厚生労働省によると、生活保護受給者などが入る法的位置付けのない施設は15年時点で全国に1236カ所。また無料低額宿泊所は537カ所ある。
こうした施設には基本的にスプリンクラーの設置義務はない。また、中にはいわゆる貧困ビジネスを行う悪質事業者もいるなど支援の質にバラツキがある。
行政との関係
なんもさサポートが運営するそしあるハイムは食事を出しており、有料老人ホームに該当する疑いも出ている。厚労省によると、無届け施設が無料低額宿泊所と有料老人ホームのどちらになるかは自治体の判断だという。
「なんもさの評判は悪くなかったのに」と話すのは札幌市内にある救護施設の施設長だ。自立支援する中で、利用者をなんもさの施設に移行させたことがあるという。「協力関係に近い団体」と語る。
しかし、「設備が不十分なのは札幌市も分かっていたはず」との声もある。「表向きに、なんもさは消防法上スプリンクラーの設置が不要な下宿だと主張していた。低所得高齢者の受け皿がない中で、深く追及できなかったのでは」と推測する。
足りない受け皿
札幌市では、最後のとりでと言われる救護施設がすべての困窮者を受け入れられないのが実情だ。市内に4カ所ある救護施設の総定員は450人。一方、法的位置付けのない施設は195カ所あり、2300人以上が入所するという。

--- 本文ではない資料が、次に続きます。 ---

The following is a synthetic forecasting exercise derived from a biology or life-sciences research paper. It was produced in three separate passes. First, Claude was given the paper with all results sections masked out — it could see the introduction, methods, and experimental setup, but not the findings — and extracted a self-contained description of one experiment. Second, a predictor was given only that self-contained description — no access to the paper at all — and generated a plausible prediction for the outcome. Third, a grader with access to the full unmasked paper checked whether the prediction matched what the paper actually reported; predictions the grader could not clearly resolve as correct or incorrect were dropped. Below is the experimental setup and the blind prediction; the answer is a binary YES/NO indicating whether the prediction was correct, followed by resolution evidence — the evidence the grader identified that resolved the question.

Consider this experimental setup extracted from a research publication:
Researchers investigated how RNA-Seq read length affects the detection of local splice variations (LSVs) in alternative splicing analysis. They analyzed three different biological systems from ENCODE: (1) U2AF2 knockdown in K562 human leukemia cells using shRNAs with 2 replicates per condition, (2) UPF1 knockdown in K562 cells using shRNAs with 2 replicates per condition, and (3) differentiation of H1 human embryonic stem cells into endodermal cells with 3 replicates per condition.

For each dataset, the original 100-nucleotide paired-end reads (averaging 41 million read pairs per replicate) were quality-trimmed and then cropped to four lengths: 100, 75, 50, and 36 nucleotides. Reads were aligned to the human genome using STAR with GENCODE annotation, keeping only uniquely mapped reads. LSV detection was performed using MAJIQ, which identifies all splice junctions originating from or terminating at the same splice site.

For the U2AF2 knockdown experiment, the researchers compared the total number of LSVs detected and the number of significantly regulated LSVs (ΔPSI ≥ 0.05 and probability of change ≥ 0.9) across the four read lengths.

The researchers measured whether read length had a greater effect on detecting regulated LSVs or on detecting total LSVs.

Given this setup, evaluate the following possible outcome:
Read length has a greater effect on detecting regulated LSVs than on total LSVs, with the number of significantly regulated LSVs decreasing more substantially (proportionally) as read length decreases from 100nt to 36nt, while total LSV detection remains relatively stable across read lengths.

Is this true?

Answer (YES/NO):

だが、そもそも救護施設4カ所は定員割れしている。この状況について全国救護施設協議会の大西豊美会長は「養護老人ホームも含め、行政の措置控えは全国的な傾向ではないか」と話す。
札幌市の場合、救護施設に1人入所すると、措置費は約21万円。無届け施設などの場合だと保護費の約12万円になる。

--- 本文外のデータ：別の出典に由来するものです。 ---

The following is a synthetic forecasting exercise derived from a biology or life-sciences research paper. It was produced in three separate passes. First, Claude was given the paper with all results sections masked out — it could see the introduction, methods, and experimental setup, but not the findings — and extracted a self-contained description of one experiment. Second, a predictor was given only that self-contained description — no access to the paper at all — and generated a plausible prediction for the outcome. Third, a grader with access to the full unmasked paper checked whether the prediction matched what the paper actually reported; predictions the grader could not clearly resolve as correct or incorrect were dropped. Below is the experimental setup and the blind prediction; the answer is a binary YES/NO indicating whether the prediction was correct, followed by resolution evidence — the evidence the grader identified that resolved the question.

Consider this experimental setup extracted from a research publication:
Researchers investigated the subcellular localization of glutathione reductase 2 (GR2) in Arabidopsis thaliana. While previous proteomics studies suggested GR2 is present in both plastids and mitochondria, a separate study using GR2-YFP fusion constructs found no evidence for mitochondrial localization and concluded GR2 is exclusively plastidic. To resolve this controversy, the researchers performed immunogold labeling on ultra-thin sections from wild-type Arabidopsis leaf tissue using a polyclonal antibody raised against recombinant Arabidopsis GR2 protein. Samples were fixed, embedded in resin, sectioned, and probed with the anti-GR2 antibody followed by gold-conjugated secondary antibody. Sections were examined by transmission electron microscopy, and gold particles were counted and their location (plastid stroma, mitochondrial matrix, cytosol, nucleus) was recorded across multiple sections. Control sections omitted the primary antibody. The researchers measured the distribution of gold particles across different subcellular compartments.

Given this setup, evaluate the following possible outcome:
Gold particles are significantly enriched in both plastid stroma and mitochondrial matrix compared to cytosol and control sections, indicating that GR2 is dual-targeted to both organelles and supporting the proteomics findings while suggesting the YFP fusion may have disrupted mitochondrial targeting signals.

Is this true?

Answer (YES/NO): YES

大西会長は「行政は財政を優先するあまり、結果的に無届け施設などを選択してしまうのでは」と指摘する。
低所得高齢者の住居
社福が在宅支援も
近年は住まいのない低所得高齢者を社会福祉法人が支える取り組みも出てきた。
京都市では、京都市老人福祉施設協議会に加盟する社会福祉法人が連携。エリアごとに不動産業者と組んで空き部屋をマッチングし、見守りもしている。
また岩手県では、養護老人ホームを経営する社会福祉法人が空き家を借り上げて高齢者に提供。生活支援もセットで行っている。

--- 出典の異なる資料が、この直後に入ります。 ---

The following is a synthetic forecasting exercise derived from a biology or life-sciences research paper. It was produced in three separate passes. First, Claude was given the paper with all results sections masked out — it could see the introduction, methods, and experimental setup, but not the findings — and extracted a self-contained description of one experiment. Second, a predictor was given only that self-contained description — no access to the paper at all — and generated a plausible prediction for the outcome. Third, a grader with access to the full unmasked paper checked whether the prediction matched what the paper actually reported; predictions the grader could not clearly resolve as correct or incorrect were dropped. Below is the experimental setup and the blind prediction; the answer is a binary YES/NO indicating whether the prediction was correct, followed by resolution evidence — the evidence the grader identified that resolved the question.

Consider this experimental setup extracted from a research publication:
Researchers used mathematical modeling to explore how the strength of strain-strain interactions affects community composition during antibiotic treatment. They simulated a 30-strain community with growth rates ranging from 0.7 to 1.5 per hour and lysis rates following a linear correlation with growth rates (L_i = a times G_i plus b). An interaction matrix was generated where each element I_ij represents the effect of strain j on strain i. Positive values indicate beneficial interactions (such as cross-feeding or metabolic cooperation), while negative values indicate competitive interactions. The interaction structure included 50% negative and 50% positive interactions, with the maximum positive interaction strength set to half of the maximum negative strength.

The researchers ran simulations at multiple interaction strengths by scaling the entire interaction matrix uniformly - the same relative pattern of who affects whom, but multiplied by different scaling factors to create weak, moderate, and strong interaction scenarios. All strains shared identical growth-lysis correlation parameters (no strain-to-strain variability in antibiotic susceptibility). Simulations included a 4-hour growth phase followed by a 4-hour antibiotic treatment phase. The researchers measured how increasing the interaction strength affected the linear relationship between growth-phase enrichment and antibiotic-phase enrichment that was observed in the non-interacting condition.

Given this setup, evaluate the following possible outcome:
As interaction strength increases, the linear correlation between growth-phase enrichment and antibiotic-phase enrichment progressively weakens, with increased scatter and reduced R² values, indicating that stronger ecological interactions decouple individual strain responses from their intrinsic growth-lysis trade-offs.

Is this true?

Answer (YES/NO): NO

ただ、こうした低所得高齢者へ適切なケースワークが行われているかどうかは、地域ごとにバラツキがあるのが実態だ。
大西会長は「全国の自治体は地域の実情や、困窮者の心身の状況に応じて、まずはきちんと救護施設に措置してほしい。それから地域移行を進めるなど、適切な支援が必要だ」と話している。